Joel Golby waxes lyrical on the golden age at which he felt most free from the clutches of pressure

What would you do if you met yourself at age 24? Marvel at his waist size, perhaps, or astound him by going to the cashpoint and withdrawing £20 while hooked to a heart monitor to show how that act isn’t stressful to you anymore. Perhaps the two of you could bond over a game of pool, or you could sit and explain when every girlfriend over the next few years is going to wrong him, and how. Beat him at FIFA. Tell him to buy bitcoin.

I mean I’d personally put 24-year-old me in a headlock and walk him bodily to the nearest toilet and flush his head down it, flush flush flush, then kick his ass, then kick his ass again, then flush his head again, then one more ass-kick. Then I’d take him to the barbers and sort his haircut out, but that’s tertiary. The main thing is the ass-kicking and head-flushing. To make a point.

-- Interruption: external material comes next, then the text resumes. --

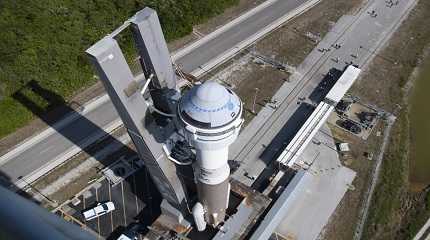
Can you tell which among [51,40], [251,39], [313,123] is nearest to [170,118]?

Twenty-four is a good age, arguably the best age you can ever be, and sadly you are too 24 years old about it at the time to properly enjoy it. I suppose, there, deep in the nature of being 24, is the truth of it: if you appreciate how good you have it at the time, you can’t properly enjoy having it that good.

If you live the age of 24 with the warped and bitter perspective of a 30-year-old man, it wouldn’t actually be that fun. It’s like how you always fantasise about going back to school, now, with your man-brain, and everyone being astounded at how smart you are and how effortlessly you get A grades.

Taylor Swift 22

Taylor Swift, singing about being 22, still two years short of living the best age

You’d be top set maths, now, wouldn’t you? And you’d get into Cambridge with the A-level results you were meant to get but didn’t. It sounds good, right? No. Your adult mind would not be able to cope with playground politics, with relying on your mum to give you lifts. You’d be preternaturally smart, yes, but life would drive you to the brink of insanity. We get, more or less, the mind our body deserves.

Twenty-four is great because it’s about the last age you had no pressure on you. Twenty-four, for me, was fantastic: I lived in a dirt-cheap flat with two incredibly fun dudes who were into party drugs and Grindr, I never had any plans made more than about a day in advance, I had a ridiculously mundane job where essentially my role was ‘answer emails’ and nobody ever, ever minded if I was late. 

“He is 24,” people must have thought of me, when I rolled in half an hour over what my timesheet said I did, again. “He exudes 24-ness. You cannot hate that. You can only excuse it.”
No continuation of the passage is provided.